BENGALURU (Reuters) - Indian mining group Vedanta reported a 27% drop in fourth-quarter profit on Thursday, reflecting weaker prices of major metals like aluminium and zinc amid ballooning finance costs. The oils-to-metals conglomerate, led by billionaire Anil Agarwal, posted a consolidated net profit of 13.69 billion rupees (about $164 million), falling behind analysts' estimates of 21.10 billion rupees, as per LSEG data.

The company also posted a jump in expenses, with finance costs climbing nearly 34%.

Domestic zinc and aluminium prices remained soft during the January-March period as global metal prices were subdued on demand concerns from top consumer China amid a sluggish economic recovery and property market woes in Asia's largest economy.
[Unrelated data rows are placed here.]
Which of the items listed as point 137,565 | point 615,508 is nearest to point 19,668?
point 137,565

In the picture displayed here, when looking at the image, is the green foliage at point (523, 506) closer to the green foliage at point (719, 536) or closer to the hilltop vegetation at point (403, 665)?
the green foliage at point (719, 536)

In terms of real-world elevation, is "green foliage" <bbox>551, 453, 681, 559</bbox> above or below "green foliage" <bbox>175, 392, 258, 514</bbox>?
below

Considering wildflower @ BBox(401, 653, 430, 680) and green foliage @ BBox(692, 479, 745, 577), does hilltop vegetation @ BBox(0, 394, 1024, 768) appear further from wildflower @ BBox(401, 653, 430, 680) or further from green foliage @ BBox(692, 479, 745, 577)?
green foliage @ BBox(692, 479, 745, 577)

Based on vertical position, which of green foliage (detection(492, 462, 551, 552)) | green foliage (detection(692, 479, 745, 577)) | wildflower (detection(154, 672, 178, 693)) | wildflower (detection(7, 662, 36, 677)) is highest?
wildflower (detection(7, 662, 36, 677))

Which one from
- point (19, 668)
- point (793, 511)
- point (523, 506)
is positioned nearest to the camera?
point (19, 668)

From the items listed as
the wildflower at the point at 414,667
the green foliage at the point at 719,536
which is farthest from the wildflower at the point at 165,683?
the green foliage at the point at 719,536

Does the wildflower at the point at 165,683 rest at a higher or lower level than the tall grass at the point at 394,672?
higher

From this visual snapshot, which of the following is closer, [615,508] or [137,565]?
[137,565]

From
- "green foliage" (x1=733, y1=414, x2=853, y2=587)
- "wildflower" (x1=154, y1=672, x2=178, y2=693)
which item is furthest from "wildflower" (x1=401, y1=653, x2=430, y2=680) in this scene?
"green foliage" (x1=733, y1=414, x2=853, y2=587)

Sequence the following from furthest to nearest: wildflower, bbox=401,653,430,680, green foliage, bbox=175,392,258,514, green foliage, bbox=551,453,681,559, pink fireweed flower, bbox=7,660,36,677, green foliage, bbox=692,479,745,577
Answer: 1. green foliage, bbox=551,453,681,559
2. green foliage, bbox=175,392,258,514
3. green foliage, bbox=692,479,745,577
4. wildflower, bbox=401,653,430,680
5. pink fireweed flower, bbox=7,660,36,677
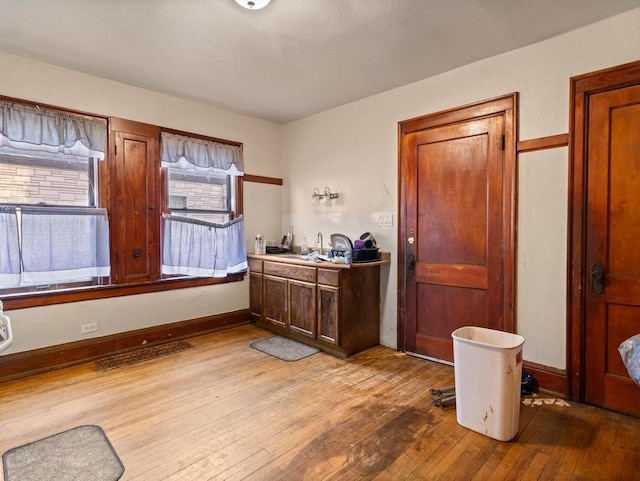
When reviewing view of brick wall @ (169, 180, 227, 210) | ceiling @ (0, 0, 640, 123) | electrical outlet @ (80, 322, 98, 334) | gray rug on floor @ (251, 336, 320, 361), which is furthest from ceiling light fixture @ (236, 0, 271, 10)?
electrical outlet @ (80, 322, 98, 334)

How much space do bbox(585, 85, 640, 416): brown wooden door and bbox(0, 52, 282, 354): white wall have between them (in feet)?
11.3

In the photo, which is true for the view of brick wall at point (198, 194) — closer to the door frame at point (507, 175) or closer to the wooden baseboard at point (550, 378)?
the door frame at point (507, 175)

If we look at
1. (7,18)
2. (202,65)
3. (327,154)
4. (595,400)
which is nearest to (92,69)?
(7,18)

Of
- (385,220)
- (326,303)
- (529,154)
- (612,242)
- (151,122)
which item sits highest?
(151,122)

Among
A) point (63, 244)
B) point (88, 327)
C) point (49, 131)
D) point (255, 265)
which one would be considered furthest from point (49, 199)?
point (255, 265)

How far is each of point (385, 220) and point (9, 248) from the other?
10.7 feet

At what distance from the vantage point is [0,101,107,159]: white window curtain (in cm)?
284

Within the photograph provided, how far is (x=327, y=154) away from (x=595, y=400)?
331 centimetres

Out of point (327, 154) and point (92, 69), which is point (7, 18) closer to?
point (92, 69)

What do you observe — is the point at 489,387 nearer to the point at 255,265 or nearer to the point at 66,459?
the point at 66,459

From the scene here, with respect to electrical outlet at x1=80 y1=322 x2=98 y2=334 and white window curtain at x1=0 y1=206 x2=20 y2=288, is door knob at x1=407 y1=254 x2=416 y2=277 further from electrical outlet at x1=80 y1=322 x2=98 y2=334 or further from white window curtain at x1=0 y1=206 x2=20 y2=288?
white window curtain at x1=0 y1=206 x2=20 y2=288

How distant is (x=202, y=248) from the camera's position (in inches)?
157

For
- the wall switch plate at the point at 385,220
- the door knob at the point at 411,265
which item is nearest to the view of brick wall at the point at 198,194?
the wall switch plate at the point at 385,220

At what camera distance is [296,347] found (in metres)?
3.63
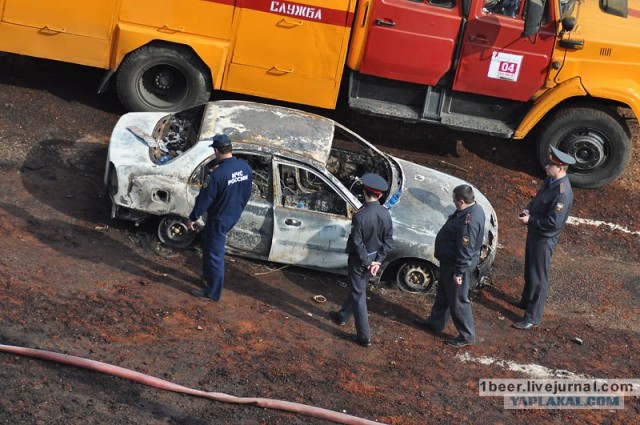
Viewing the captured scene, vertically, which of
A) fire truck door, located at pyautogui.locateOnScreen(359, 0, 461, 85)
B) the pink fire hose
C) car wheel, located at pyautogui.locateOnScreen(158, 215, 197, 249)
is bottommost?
the pink fire hose

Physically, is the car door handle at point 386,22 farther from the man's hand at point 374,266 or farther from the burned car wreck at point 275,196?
the man's hand at point 374,266

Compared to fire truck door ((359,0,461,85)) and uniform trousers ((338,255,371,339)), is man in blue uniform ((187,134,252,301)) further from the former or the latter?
fire truck door ((359,0,461,85))

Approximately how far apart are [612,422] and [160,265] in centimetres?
448

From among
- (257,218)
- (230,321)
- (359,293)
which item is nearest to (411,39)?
(257,218)

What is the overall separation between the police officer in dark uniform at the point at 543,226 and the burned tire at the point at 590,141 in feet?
8.82

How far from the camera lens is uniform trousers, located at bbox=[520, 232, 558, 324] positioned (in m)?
9.24

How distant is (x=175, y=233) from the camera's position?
9.43 meters

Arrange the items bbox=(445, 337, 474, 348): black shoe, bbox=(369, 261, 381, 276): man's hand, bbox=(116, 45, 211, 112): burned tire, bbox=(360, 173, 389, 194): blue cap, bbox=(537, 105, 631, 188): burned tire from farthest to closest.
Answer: bbox=(537, 105, 631, 188): burned tire, bbox=(116, 45, 211, 112): burned tire, bbox=(445, 337, 474, 348): black shoe, bbox=(369, 261, 381, 276): man's hand, bbox=(360, 173, 389, 194): blue cap

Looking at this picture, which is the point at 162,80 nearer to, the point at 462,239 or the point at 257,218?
the point at 257,218

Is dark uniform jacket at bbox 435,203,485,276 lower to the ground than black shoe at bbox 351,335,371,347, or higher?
higher

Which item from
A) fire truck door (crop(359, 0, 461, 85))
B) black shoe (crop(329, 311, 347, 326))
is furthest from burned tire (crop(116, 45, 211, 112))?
black shoe (crop(329, 311, 347, 326))

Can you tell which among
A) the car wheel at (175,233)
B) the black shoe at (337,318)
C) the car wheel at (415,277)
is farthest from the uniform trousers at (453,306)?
the car wheel at (175,233)

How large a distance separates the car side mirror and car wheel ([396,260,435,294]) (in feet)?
10.6

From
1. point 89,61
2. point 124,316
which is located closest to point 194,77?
point 89,61
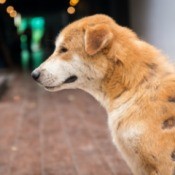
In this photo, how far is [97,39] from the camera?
120 inches

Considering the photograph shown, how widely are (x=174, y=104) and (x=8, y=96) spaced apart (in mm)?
8893

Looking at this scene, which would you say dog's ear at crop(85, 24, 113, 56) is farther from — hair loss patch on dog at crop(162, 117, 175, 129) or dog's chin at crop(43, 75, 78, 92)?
hair loss patch on dog at crop(162, 117, 175, 129)

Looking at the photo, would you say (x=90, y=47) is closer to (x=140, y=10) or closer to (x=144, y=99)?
(x=144, y=99)

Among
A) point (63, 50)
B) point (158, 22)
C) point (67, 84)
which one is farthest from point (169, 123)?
point (158, 22)

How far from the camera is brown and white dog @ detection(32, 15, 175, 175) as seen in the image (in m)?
2.84

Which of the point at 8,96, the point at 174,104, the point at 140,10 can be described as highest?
the point at 174,104

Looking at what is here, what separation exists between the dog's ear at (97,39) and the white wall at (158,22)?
2964 mm

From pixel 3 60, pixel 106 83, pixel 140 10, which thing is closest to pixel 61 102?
pixel 140 10

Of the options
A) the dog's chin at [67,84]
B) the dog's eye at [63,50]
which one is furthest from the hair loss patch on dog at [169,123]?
the dog's eye at [63,50]

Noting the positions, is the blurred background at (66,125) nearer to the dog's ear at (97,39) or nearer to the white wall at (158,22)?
the white wall at (158,22)

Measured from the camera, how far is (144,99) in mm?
2963

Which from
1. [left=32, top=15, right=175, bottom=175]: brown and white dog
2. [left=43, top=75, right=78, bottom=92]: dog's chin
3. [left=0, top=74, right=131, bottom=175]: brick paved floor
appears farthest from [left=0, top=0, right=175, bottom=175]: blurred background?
[left=43, top=75, right=78, bottom=92]: dog's chin

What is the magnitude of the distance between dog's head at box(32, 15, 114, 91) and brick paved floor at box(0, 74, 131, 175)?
2188 mm

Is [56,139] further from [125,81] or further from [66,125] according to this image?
[125,81]
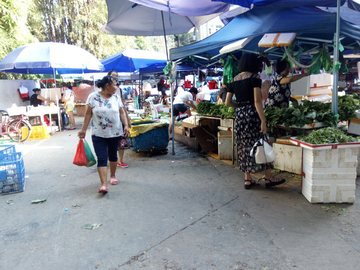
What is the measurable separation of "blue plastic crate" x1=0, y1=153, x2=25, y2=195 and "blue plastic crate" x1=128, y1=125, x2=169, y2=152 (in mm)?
2641

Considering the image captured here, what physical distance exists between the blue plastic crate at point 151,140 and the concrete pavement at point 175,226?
1.50m

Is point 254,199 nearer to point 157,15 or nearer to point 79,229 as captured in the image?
point 79,229

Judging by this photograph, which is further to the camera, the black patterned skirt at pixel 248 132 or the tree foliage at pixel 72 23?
the tree foliage at pixel 72 23

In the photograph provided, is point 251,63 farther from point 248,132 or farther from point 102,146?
point 102,146

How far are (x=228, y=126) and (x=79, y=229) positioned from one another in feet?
12.3

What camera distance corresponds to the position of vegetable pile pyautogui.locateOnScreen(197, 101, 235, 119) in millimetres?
5818

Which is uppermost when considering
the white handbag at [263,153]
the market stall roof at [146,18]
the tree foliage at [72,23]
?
the tree foliage at [72,23]

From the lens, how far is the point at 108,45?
1933 centimetres

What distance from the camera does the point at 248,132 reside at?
425 cm

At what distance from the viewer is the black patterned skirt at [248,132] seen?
4203mm

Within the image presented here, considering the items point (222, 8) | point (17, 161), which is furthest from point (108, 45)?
point (17, 161)

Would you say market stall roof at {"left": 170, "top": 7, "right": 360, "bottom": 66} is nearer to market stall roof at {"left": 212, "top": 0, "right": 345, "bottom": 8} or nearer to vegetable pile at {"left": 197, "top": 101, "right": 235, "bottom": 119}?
market stall roof at {"left": 212, "top": 0, "right": 345, "bottom": 8}

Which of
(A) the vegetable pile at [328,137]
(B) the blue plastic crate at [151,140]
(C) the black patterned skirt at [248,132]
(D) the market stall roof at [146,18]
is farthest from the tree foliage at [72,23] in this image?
(A) the vegetable pile at [328,137]

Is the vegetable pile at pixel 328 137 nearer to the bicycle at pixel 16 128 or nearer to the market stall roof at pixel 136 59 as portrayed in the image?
the market stall roof at pixel 136 59
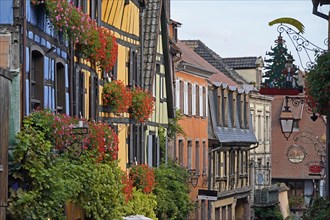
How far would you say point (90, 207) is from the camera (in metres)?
20.0

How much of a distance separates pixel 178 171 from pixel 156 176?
2528mm

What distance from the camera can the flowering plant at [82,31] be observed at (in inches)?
730

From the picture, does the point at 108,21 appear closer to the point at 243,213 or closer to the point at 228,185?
the point at 228,185

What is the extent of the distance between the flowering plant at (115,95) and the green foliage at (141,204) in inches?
94.0

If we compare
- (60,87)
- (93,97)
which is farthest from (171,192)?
(60,87)

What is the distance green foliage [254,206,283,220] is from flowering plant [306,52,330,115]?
117 feet

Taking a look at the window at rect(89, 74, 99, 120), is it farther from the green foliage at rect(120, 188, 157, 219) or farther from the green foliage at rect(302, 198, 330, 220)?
the green foliage at rect(302, 198, 330, 220)

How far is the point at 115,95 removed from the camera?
25.7m

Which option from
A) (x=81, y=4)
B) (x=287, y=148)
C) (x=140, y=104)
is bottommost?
(x=287, y=148)

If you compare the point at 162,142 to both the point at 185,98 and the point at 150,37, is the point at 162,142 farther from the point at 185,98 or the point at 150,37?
the point at 185,98

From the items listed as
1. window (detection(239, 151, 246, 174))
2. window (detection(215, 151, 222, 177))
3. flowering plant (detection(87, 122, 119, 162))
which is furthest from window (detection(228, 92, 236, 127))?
flowering plant (detection(87, 122, 119, 162))

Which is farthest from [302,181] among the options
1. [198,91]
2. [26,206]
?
[26,206]

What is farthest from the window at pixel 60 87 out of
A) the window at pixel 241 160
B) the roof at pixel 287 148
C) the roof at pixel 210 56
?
the roof at pixel 287 148

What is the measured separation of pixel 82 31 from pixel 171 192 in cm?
1360
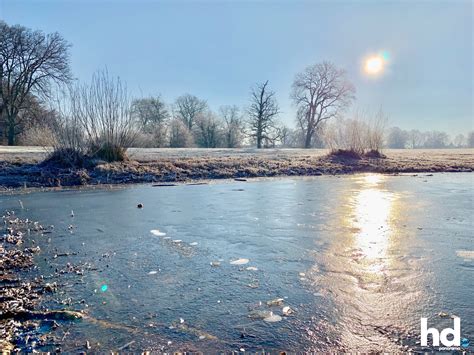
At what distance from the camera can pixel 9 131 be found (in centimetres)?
3041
The biggest revenue drop came from its zinc and lead vertical - the second-biggest segment - falling 16%, leading to a 6% drop in the total revenue of the company.

Revenue from its aluminium and copper businesses - which are the largest and third-largest contributors to revenue - also fell 1.5% and 1.8%, respectively.

The drop in earnings came at a time when the natural resources giant is in the middle of planning an overhaul of its operations to unlock higher value for its shareholders after it saw a slew of plant shutdowns and earnings cuts.

The firm's investors are currently focussed on the conglomerate's major growth and expansion projects while helping its holding company, Vedanta Resources, to reduce its significant debt.

Net profit at unit Hindustan Zinc fell 21% during the quarter on lower zinc prices, it announced last week.